Required task
Rewrite every line of the records below as a numbered list, leaving out the blank lines.

═══ Materials provided ═══

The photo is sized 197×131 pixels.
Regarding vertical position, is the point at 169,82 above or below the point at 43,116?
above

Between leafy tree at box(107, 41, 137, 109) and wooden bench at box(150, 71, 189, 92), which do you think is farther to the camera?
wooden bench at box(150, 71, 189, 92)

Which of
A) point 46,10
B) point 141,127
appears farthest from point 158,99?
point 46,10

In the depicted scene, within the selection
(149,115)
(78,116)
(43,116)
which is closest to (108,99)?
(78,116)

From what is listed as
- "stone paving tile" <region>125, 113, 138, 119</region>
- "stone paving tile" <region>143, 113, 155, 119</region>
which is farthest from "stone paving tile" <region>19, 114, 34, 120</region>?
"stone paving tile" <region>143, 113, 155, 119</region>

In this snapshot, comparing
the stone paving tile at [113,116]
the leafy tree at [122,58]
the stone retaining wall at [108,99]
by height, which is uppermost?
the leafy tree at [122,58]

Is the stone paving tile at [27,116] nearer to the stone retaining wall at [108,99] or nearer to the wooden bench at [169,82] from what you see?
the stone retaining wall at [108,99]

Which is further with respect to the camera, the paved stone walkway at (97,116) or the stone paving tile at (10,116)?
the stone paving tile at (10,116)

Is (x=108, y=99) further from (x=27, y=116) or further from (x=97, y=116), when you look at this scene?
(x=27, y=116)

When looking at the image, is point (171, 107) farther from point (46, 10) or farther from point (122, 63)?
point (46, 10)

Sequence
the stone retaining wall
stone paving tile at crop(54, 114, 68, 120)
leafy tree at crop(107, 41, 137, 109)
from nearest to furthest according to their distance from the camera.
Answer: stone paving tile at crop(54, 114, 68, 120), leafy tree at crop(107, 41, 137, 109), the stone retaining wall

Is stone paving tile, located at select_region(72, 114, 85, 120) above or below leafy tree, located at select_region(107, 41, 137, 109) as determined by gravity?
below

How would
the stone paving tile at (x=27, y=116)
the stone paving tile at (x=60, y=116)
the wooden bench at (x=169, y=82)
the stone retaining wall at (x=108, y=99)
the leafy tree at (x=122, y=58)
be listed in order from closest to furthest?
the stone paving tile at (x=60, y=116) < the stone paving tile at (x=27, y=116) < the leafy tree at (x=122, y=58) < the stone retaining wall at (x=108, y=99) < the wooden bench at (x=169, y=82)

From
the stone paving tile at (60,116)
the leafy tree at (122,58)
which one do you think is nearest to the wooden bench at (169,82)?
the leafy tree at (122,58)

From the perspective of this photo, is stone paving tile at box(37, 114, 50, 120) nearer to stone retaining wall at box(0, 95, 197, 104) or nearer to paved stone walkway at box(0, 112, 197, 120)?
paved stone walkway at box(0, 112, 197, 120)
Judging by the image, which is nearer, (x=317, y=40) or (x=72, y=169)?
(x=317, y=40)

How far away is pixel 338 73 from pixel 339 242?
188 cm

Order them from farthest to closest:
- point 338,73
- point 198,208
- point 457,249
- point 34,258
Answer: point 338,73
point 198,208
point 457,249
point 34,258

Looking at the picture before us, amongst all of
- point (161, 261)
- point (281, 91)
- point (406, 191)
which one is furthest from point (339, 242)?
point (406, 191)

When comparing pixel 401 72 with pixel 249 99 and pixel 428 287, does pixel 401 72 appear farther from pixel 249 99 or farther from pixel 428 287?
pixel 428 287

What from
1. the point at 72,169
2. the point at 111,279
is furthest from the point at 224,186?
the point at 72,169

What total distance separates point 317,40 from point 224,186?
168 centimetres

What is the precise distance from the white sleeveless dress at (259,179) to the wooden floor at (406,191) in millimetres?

═══

Final result
1. The photo is sized 197×131 pixels.
2. Regarding vertical position, is the point at 169,82 above or below the point at 43,116?
3. above
4. Between leafy tree at box(107, 41, 137, 109) and wooden bench at box(150, 71, 189, 92), which do you think is farther to the camera?
5. wooden bench at box(150, 71, 189, 92)
6. Which of
7. A) point 46,10
8. B) point 141,127
9. appears farthest from point 158,99?
10. point 46,10
11. In the depicted scene, within the selection
12. (149,115)
13. (78,116)
14. (43,116)
15. which is closest to (108,99)?
16. (78,116)
17. From what is listed as
18. - "stone paving tile" <region>125, 113, 138, 119</region>
19. - "stone paving tile" <region>143, 113, 155, 119</region>
20. which is farthest from "stone paving tile" <region>19, 114, 34, 120</region>?
21. "stone paving tile" <region>143, 113, 155, 119</region>
22. In this snapshot, comparing
23. the stone paving tile at [113,116]
24. the leafy tree at [122,58]
25. the stone retaining wall at [108,99]
26. by height, which is uppermost?
27. the leafy tree at [122,58]
28. Is the stone paving tile at [27,116] nearer to the stone retaining wall at [108,99] or nearer to the wooden bench at [169,82] from what you see?
29. the stone retaining wall at [108,99]
30. Which is further with respect to the camera, the paved stone walkway at (97,116) or the stone paving tile at (10,116)?
31. the stone paving tile at (10,116)
32. Is (x=108, y=99) further from (x=27, y=116) or further from (x=97, y=116), when you look at this scene?
33. (x=27, y=116)
34. When looking at the image, is point (171, 107) farther from point (46, 10) or farther from point (122, 63)?
35. point (46, 10)
36. Sequence
37. the stone retaining wall
38. stone paving tile at crop(54, 114, 68, 120)
39. leafy tree at crop(107, 41, 137, 109)
40. from nearest to furthest according to their distance from the camera.
41. Answer: stone paving tile at crop(54, 114, 68, 120), leafy tree at crop(107, 41, 137, 109), the stone retaining wall
42. Is stone paving tile, located at select_region(72, 114, 85, 120) above or below leafy tree, located at select_region(107, 41, 137, 109) as determined by gravity?
43. below
44. How would
45. the stone paving tile at (x=27, y=116)
46. the stone paving tile at (x=60, y=116)
47. the wooden bench at (x=169, y=82)
48. the stone retaining wall at (x=108, y=99)
49. the leafy tree at (x=122, y=58)
50. be listed in order from closest to furthest?
51. the stone paving tile at (x=60, y=116) < the stone paving tile at (x=27, y=116) < the leafy tree at (x=122, y=58) < the stone retaining wall at (x=108, y=99) < the wooden bench at (x=169, y=82)
52. From
53. the stone paving tile at (60,116)
54. the leafy tree at (122,58)
55. which one do you think is nearest to the wooden bench at (169,82)?
56. the leafy tree at (122,58)
57. From the perspective of this photo, is stone paving tile at box(37, 114, 50, 120) nearer to stone retaining wall at box(0, 95, 197, 104) or nearer to paved stone walkway at box(0, 112, 197, 120)?
58. paved stone walkway at box(0, 112, 197, 120)
59. Judging by the image, which is nearer, (x=317, y=40) or (x=72, y=169)?
60. (x=317, y=40)
61. How far away is pixel 338 73 from pixel 339 242?
62. 188 cm
63. Order them from farthest to closest:
64. - point 338,73
65. - point 198,208
66. - point 457,249
67. - point 34,258
68. Answer: point 338,73
69. point 198,208
70. point 457,249
71. point 34,258
72. Looking at the picture before us, amongst all of
73. - point (161, 261)
74. - point (281, 91)
75. - point (406, 191)
76. which one is furthest from point (339, 242)?
77. point (406, 191)
78. When comparing pixel 401 72 with pixel 249 99 and pixel 428 287, does pixel 401 72 appear farther from pixel 249 99 or farther from pixel 428 287?
79. pixel 428 287
80. What from
81. 1. the point at 72,169
82. 2. the point at 111,279
83. is furthest from the point at 224,186?
84. the point at 72,169
85. What total distance separates point 317,40 from point 224,186?
86. 168 centimetres
87. What is the precise distance from the white sleeveless dress at (259,179) to the wooden floor at (406,191) in millimetres?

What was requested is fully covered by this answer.